In order to distribute the requested operations, as a result of determination, from the logic memory block 2 to the physical memory block 3, the logic memory block 2 that is a read-time wear-leveling block copies the content of the block to a new physical memory block 3 (S5).
Then, in the logic memory block 2, the address table of the memory region is updated since a read-time wear-leveling source is copied to the new physical memory block 3 (S6). At the same time, the control memory block 4 performs the operations requested by the user (S7).
By performing the above-described processes, the partial abrasion generated by performing the operations only in the memory region of a specific address is distributed to the entire region of a memory array so that the life of the flash memory device may be prolonged and that stable memory operations may be performed.
The above processes were described based on the case in which the read operation is requested. However, the leveling process may be performed by counting the number of times of read operations together with write/erase operations or by counting the number of times of read operations only.
Although exemplary embodiments of the present invention have been described in detail hereinabove, it should be understood that many variations and modifications of the basic inventive concept herein described, which may appear to those skilled in the art, will still fall within the spirit and scope of the exemplary embodiments of the present invention as defined by the appended claims.

Claims

1. A read-time wear-leveling method in a storage system using a flash memory device, comprising:

counting the number of times of read operations on addresses of respective physical memory blocks assigned to a memory;

storing the counted number of times of read operations in a control memory block of the memory and, dispersing abrasion caused by the read operations by copying the content of the logic memory block to a new physical memory block by a logic memory block as a read-time wear-leveling block when the number of times of read operations reaches a set threshold; and

updating an address table of the logic memory block.

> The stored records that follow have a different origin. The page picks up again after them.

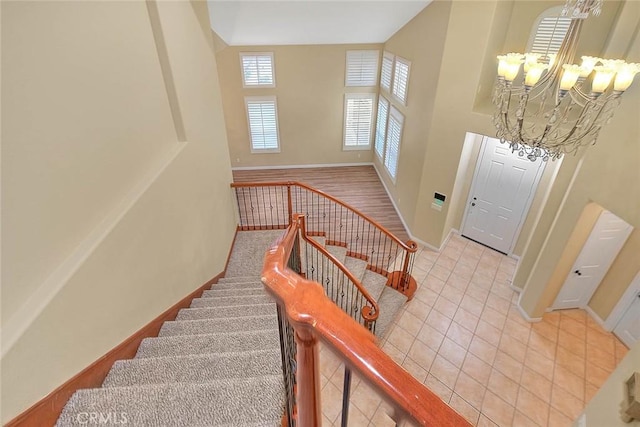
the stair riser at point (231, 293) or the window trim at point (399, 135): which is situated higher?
the window trim at point (399, 135)

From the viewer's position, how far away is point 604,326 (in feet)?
15.5

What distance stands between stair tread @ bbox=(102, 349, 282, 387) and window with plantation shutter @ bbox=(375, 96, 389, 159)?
7.43 meters

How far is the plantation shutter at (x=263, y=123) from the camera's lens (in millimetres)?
8797

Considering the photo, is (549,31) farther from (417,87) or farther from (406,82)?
(406,82)

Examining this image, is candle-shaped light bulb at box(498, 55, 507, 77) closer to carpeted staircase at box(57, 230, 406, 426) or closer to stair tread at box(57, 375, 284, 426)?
carpeted staircase at box(57, 230, 406, 426)

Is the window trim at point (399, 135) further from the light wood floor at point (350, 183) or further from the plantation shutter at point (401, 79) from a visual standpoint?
the light wood floor at point (350, 183)

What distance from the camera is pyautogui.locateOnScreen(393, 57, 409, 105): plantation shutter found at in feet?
21.6

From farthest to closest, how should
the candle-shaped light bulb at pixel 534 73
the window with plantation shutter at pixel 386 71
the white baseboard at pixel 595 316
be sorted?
the window with plantation shutter at pixel 386 71
the white baseboard at pixel 595 316
the candle-shaped light bulb at pixel 534 73

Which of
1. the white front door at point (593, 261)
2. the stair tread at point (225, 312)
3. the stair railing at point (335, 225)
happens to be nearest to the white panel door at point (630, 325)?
the white front door at point (593, 261)

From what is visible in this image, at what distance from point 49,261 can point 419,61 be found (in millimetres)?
6164

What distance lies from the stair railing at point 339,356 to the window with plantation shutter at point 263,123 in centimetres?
856

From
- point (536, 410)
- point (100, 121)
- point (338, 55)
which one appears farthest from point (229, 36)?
point (536, 410)

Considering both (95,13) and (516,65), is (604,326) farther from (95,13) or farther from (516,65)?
(95,13)

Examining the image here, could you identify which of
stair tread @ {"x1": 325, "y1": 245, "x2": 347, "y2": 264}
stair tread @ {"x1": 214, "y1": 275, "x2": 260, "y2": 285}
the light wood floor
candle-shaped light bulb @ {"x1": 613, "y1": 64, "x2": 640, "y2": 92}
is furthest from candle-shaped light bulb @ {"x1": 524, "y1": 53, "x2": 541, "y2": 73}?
the light wood floor
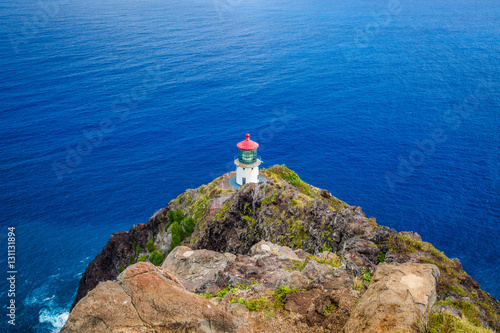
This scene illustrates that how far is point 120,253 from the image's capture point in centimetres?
5725

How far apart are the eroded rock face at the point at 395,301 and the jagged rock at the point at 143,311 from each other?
17.7 feet

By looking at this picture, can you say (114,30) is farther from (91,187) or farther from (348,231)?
(348,231)

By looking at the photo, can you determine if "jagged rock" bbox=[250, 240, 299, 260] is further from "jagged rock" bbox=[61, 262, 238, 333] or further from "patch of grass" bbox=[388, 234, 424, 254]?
"jagged rock" bbox=[61, 262, 238, 333]

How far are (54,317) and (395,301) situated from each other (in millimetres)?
57091

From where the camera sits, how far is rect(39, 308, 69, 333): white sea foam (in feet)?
182

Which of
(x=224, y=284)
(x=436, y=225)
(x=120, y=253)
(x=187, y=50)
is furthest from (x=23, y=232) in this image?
(x=187, y=50)

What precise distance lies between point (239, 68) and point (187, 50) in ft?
105

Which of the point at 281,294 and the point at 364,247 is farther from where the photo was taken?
the point at 364,247

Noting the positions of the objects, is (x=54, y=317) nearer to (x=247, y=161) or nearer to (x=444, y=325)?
(x=247, y=161)

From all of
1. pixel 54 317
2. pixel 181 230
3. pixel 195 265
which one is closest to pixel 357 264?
pixel 195 265

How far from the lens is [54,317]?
186 ft

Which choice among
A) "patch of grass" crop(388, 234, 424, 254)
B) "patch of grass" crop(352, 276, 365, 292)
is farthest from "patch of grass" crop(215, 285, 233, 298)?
"patch of grass" crop(388, 234, 424, 254)

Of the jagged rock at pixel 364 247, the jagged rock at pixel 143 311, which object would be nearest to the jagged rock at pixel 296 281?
the jagged rock at pixel 143 311

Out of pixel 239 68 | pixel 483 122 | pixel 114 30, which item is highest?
pixel 114 30
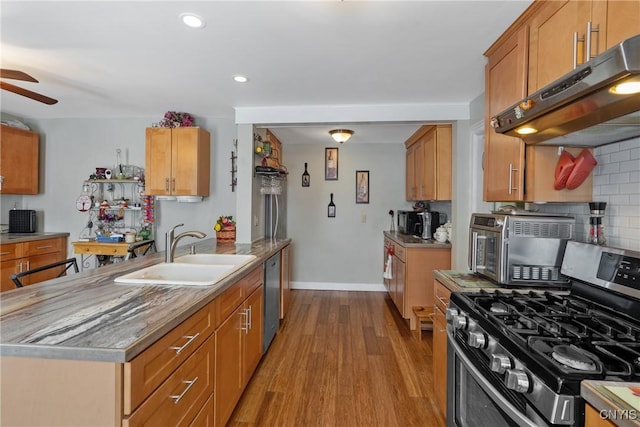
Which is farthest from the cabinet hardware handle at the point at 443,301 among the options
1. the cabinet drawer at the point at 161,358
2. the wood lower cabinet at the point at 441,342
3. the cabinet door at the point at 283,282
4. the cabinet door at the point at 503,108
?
the cabinet door at the point at 283,282

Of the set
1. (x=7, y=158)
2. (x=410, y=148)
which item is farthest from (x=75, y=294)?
(x=410, y=148)

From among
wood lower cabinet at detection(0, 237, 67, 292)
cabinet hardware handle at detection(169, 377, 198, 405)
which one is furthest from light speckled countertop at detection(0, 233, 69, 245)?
cabinet hardware handle at detection(169, 377, 198, 405)

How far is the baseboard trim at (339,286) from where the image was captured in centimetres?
474

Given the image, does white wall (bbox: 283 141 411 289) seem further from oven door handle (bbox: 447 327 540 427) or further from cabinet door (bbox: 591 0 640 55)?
cabinet door (bbox: 591 0 640 55)

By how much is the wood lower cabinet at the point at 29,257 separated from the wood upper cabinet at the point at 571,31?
174 inches

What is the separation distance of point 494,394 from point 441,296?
34.7 inches

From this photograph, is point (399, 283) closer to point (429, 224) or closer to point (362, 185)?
point (429, 224)

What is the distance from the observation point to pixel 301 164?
4.82m

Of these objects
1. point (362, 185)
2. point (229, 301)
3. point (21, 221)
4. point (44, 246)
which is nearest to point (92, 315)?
point (229, 301)

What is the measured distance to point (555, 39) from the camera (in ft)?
4.47

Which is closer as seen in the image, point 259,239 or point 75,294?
point 75,294

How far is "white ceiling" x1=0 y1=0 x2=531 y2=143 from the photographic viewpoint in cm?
158

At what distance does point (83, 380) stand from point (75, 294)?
614 millimetres

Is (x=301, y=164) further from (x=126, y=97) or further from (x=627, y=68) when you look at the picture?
(x=627, y=68)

2. The read-time wear-leveling method of claim 1, wherein the memory counts only the read operations or counts the read operations by adding write/erase operations.

3. The read-time wear-leveling method of claim 2, wherein the counted number of times of operations is stored in a separate memory.

4. The read-time wear-leveling method of any one of claims 1 to 3, wherein the operations generated in the memory are repeatedly performed equal to or higher than 2 times so that the number of times of operations is uniformly distributed over an entire memory array.